SharePoint & File Sharing Best Practices
This guide outlines best practices for using SharePoint and OneDrive at Viva Day Spa. Our goal is to create a simple, secure, and consistent way for teams to store, share, and collaborate on files—while avoiding duplication, confusion, and security risks.
Foundation
When to Use SharePoint vs. OneDrive
SharePoint: Team & Department Files
Use SharePoint for files that belong to a team, department, or location and need to be accessed by multiple people. These files should remain with Viva Day Spa even if an employee leaves.
  • HR documents and policies
  • Manager reports and procedures
  • Marketing assets
  • Financial or operational documents
OneDrive: Personal Work Files
Use OneDrive for files that are drafts or work-in-progress, owned by one individual, and do not need ongoing team access.

Important: OneDrive is not a long-term storage solution for shared business files.
Organization
Folder & Site Organization Standards
Each department or functional area will have its own SharePoint site. Folder structures should be kept simple and shallow to avoid deeply nested folders that create confusion.
Recommended Folder Naming
  • Use plain language
  • Avoid initials or unclear abbreviations
  • Use year-based folders when applicable (e.g., 2025 Reports)
Naming Convention
File Naming Best Practices
Consistent file names reduce confusion and version issues, especially during migration. Use this recommended format: Department – Description – Date (YYYY-MM-DD)
Real Viva Examples
  • HR – Employee Handbook – 2025-01-01.docx
  • Finance – Q4 Budget Forecast – 2025-11-15.xlsx
  • Marketing – Spring Promo Calendar – 2026-03-01.xlsx
  • Operations – Service Menu Updates – 2025-09-10.docx
  • Analytics – Monthly KPI Dashboard – 2025-12-31.xlsx
Avoid These Mistakes
  • Final_FINAL_v3_REAL.xlsx
  • Final_v2_REAL_FINAL.docx
  • Special characters like # % & *
Collaboration
Collaboration & Version Control
01
Use Built-in Version History
Instead of saving multiple copies, rely on SharePoint's version history to track changes over time.
02
Co-author Directly in SharePoint
Work on files together in real-time whenever possible to maintain a single source of truth.
03
Avoid Local Downloads
Don't download files, edit locally, and re-upload. This creates conflicts and version issues.

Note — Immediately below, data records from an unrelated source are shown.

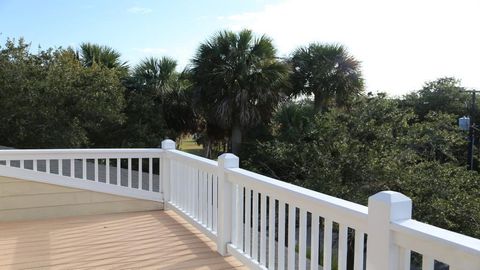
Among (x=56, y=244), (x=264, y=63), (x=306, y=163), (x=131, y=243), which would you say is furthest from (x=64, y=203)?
(x=264, y=63)

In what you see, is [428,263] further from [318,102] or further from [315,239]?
[318,102]

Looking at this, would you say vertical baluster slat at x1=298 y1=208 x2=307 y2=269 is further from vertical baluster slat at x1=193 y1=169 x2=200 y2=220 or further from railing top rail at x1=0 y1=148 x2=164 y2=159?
railing top rail at x1=0 y1=148 x2=164 y2=159

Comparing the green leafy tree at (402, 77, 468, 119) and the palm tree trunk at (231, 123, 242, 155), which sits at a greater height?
the green leafy tree at (402, 77, 468, 119)

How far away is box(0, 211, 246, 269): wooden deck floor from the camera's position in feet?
10.9

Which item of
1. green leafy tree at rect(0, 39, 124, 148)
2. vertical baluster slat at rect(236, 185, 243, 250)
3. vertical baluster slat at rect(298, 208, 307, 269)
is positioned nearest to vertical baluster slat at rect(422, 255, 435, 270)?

Best Practice: Always edit files directly from SharePoint or Teams to prevent conflicts.
Security
Sharing & Permissions Guidelines
Internal Sharing
Permissions are assigned at the site or folder level, not individual files whenever possible. Access is typically managed through security groups, not individual users.
External Sharing
External sharing should be limited and intentional. Only share specific files or folders—not entire sites. External access should be reviewed periodically.

If unsure, contact IT before sharing externally.
Do's and Don'ts
Do
Store shared files in SharePoint
Use Teams to access and collaborate on SharePoint files
Keep folder structures clean and consistent
Ask IT when unsure about permissions or sharing
Don't
Store important team files only in OneDrive
Email file attachments when a SharePoint link will work
Create duplicate copies across multiple locations
Change permissions without approval
Migration Strategy
Migration Approach & Governance
Pilot Migration
Files placed into functional SharePoint libraries (HR, Finance, Marketing, etc.)
AI-Assisted Categorization
Initial file categorization performed using AI to accelerate placement into correct libraries
Review & Validation
Business owners review and correct categorization during pilot phase
DefenTec Partnership
DefenTec IT: Your Cybersecurity & Compliance Partner
As Viva Day Spa's cybersecurity and IT partner, DefenTec ensures SharePoint is deployed securely, compliant with industry expectations for a medical spa environment, and sustainable long term.
Least-Privilege Access
Ensure all users only have access to data required for their role through security groups aligned to job function.
User & Device Compliance
Confirm all users and devices meet security standards, including MFA enforcement and device compliance controls.
Secure Architecture
Build SharePoint sites that separate general business data from sensitive content, reducing risk and simplifying audits.
Security Group Management
Implement and maintain security groups mapped to departments, leadership roles, and sensitive data access.
Compliance & Audit Readiness
Establish structure supporting periodic access reviews, reporting, and audits aligned with healthcare-adjacent environments.
Ongoing Support
Deliver clear documentation, user guidance, and continued support to ensure SharePoint remains secure and compliant.